Suncor Energy says it will become the operator of Syncrude by the end of next year.

Formal agreement still needs to be finalized

A truck works near the Syncrude oilsands extraction facility near Fort McMurray, Alta., in this 2014 file photo. Suncor will be assuming operation of the joint venture by the end of 2021. (Jason Franson/The Canadian Press)

Suncor Energy says it will become the operator of Syncrude by the end of next year.

The Calgary-based energy company currently owns a 59 per cent stake in the Syncrude joint venture, alongside Imperial Oil at 25 per cent, Sinopec Oil Sands Partnership at nine per cent, and CNOOC at seven per cent. 

Suncor said all joint owners have agreed in principle but that formal approval will still be required. 

Mark Little, Suncor's president and chief executive officer, said the move presents a big opportunity for the company and other joint owners. 

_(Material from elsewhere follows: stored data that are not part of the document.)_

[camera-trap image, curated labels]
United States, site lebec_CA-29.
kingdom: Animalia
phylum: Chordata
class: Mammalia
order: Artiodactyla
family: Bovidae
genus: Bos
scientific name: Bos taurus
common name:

Little said "synergies" of $300 million each year are expected, and the company aims to achieve a cash operating cost of $30 Cdn. per barrel of oil and 90 per cent utilization. 

He said job losses are expected on the administrative side of the business and more details will be clarified going forward. 

"What's happening now is, instead of having a duplicate structure, now Suncor will take over that and the two organisations essentially will become one. And now we can bring the talents and capability on both sides of the fence to try to make this business as strong as possible," he told CBC. 

Little said many families have members who work at both operations and that the companies will be stronger together. 

"As neighbours for almost 50 years, Syncrude and Suncor have enjoyed a close relationship and a long, proud history in the region," Little said in a Monday news release. 

Syncrude is the largest single source crude oil producer in Canada, and is located in the Athabasca oilsands near Fort McMurray in northern Alberta, where Suncor also has operations. 

Mike MacSween, executive vice president for Suncor's upstream, said Suncor and Syncrude are working together to ensure the transition is done safely and thoughtfully.

"The oilsands are a large, complex business, we need talented people to run the facilities and Syncrude has a very experienced, skilled workforce that are committed to the region," he said.

Syncrude said on Twitter that it will continue to keep employees and partners informed as it works through the transition process.

"We're proud of our employee's expertise and commitment to responsible oilsands development. Their contributions will continue to play a strong part in this new chapter," the company's post read.